:: Given information

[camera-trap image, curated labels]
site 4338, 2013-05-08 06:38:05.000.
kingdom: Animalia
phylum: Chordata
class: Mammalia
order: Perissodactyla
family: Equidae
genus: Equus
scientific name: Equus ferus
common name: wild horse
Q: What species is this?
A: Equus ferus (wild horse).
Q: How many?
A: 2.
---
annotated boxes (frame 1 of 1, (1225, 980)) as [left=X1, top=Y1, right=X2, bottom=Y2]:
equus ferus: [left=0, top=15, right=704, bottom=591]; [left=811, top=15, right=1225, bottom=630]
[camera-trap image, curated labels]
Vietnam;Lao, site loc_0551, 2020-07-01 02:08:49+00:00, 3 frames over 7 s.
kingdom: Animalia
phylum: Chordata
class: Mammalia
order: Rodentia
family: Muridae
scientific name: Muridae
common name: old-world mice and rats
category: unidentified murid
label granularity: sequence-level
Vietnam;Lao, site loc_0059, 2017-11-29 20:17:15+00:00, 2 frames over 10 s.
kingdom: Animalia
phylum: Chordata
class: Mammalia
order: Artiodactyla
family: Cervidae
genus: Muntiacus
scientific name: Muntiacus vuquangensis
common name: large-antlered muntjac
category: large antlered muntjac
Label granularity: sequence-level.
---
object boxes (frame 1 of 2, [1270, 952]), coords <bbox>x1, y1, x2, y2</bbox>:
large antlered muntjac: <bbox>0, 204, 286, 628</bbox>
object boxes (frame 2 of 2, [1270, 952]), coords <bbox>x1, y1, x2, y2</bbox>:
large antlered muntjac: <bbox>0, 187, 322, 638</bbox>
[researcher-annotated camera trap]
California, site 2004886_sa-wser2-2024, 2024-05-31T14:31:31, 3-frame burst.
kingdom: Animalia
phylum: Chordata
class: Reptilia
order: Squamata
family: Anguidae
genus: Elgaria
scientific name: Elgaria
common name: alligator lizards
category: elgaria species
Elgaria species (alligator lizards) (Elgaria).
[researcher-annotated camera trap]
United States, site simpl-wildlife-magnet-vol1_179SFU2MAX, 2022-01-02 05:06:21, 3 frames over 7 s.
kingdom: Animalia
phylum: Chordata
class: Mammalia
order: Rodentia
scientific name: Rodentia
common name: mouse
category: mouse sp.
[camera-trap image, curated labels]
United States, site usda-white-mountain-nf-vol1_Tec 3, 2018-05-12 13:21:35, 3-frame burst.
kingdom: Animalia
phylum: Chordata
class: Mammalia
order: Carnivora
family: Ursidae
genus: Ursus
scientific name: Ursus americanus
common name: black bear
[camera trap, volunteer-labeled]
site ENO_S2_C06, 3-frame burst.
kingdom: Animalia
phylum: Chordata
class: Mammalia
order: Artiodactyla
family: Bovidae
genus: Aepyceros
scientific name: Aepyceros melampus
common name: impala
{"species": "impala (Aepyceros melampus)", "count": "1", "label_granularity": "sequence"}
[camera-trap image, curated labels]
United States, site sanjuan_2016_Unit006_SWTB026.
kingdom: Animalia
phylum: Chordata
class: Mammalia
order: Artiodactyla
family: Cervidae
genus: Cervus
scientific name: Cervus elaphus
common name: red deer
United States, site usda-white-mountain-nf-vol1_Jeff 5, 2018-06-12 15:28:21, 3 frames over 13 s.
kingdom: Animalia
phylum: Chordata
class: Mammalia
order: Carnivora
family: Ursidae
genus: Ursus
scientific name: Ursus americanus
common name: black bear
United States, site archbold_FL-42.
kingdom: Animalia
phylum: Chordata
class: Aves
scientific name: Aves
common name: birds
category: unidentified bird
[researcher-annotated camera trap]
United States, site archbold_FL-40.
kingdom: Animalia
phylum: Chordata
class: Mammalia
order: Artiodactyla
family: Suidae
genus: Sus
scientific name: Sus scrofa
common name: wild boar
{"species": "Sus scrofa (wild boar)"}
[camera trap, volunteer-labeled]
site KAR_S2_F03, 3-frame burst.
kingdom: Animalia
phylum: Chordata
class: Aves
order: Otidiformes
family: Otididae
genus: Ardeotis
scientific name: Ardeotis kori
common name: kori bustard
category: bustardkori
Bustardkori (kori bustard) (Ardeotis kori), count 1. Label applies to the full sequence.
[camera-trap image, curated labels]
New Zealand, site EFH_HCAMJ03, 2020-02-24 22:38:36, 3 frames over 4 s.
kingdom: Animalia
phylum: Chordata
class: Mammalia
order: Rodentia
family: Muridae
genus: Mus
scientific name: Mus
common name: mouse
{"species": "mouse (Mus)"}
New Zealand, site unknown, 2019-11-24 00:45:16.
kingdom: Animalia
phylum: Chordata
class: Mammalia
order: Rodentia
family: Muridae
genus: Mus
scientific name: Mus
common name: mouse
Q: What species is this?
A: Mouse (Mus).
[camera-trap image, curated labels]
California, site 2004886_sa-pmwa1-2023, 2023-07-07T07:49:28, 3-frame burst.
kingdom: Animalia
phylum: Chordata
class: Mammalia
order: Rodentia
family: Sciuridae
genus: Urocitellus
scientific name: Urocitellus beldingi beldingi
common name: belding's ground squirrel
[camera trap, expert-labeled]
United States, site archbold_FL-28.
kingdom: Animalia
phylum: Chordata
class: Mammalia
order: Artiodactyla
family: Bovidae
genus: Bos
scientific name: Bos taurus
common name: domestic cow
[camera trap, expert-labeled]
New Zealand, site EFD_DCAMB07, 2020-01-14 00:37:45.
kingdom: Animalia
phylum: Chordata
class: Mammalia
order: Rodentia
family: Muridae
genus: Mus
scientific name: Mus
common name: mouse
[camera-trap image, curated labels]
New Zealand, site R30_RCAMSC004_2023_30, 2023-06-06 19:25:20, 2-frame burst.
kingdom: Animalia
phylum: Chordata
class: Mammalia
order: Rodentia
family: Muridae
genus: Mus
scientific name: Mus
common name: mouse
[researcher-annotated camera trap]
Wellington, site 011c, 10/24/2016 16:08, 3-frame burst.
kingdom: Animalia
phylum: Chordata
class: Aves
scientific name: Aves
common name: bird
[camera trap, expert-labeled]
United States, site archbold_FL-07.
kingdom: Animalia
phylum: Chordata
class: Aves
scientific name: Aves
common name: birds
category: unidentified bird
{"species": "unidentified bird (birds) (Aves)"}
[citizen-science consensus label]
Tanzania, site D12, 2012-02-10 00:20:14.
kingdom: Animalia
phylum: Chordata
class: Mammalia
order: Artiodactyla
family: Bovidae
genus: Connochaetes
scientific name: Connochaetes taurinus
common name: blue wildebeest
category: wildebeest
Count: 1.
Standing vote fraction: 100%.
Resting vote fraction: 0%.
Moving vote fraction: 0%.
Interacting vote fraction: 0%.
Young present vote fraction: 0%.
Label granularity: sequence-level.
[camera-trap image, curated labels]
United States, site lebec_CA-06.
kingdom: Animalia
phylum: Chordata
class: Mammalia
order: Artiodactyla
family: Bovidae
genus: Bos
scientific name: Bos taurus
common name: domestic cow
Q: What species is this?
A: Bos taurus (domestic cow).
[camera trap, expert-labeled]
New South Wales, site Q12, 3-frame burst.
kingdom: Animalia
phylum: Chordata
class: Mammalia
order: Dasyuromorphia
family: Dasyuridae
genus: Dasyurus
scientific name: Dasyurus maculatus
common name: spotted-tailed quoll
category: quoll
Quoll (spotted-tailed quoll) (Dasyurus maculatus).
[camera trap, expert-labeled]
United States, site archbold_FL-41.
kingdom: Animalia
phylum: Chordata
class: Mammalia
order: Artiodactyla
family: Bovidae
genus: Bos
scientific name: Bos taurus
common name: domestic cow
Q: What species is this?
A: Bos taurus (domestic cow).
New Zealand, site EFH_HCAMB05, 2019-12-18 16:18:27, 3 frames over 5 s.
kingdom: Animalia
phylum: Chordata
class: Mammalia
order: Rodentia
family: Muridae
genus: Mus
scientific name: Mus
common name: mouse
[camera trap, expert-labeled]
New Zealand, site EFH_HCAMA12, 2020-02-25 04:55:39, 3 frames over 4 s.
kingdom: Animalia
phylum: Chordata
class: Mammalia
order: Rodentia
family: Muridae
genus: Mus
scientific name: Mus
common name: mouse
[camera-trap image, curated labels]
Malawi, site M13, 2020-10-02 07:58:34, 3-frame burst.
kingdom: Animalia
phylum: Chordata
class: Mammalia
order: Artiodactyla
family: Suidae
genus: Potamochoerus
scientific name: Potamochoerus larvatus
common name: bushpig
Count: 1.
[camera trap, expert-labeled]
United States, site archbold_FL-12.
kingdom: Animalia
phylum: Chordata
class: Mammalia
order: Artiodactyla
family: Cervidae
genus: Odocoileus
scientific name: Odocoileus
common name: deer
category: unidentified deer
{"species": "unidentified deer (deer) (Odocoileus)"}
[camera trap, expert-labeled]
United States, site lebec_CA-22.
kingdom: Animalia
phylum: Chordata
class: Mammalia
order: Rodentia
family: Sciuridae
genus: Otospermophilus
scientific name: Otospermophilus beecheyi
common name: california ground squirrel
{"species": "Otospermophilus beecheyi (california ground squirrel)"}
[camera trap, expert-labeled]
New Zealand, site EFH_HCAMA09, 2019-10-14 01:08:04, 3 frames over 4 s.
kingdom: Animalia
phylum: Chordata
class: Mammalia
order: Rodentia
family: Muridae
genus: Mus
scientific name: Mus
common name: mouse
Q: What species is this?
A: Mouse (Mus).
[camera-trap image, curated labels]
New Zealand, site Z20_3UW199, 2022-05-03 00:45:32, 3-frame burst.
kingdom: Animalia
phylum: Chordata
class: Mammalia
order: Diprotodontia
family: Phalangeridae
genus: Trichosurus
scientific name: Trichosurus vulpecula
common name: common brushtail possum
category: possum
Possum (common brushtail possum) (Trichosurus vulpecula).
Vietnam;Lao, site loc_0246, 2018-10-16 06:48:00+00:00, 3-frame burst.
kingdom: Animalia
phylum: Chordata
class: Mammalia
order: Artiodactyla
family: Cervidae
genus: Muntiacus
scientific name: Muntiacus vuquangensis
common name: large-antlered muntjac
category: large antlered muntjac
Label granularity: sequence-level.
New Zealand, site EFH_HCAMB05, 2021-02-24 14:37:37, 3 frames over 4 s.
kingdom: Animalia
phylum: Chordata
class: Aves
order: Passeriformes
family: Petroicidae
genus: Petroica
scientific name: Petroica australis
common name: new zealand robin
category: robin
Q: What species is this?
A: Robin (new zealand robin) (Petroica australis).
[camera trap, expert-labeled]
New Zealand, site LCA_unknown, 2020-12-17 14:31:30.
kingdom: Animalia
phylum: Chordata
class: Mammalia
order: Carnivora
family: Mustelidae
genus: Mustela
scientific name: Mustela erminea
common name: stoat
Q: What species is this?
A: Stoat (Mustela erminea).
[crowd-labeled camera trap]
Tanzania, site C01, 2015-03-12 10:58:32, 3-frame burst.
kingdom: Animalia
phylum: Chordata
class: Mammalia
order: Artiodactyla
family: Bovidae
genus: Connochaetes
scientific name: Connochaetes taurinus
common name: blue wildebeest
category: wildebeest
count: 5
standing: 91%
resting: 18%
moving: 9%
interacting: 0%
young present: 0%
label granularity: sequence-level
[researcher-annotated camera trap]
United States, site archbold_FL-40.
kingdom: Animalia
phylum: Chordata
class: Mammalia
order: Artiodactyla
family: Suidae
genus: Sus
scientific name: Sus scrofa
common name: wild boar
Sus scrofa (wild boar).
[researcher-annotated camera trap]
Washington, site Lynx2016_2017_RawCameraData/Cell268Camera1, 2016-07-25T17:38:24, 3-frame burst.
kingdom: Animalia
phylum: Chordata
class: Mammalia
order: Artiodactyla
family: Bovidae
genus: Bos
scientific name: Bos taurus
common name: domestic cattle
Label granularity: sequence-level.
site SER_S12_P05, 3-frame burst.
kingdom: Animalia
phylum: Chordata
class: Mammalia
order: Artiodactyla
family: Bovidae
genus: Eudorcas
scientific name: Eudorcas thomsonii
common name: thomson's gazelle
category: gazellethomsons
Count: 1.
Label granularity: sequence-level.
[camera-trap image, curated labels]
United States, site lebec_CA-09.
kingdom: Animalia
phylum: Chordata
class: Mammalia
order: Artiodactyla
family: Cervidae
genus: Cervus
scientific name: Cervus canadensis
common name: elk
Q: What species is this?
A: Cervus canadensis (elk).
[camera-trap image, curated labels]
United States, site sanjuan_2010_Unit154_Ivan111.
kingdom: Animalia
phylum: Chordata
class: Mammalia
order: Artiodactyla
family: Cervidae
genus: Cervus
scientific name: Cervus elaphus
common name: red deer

::::

▸ Aim of the exercise
After identifying the lines above that contain "unidentified", copy each one.

▸ Answer space
category: unidentified murid
category: unidentified bird
category: unidentified bird
{"species": "unidentified bird (birds) (Aves)"}
category: unidentified deer
{"species": "unidentified deer (deer) (Odocoileus)"}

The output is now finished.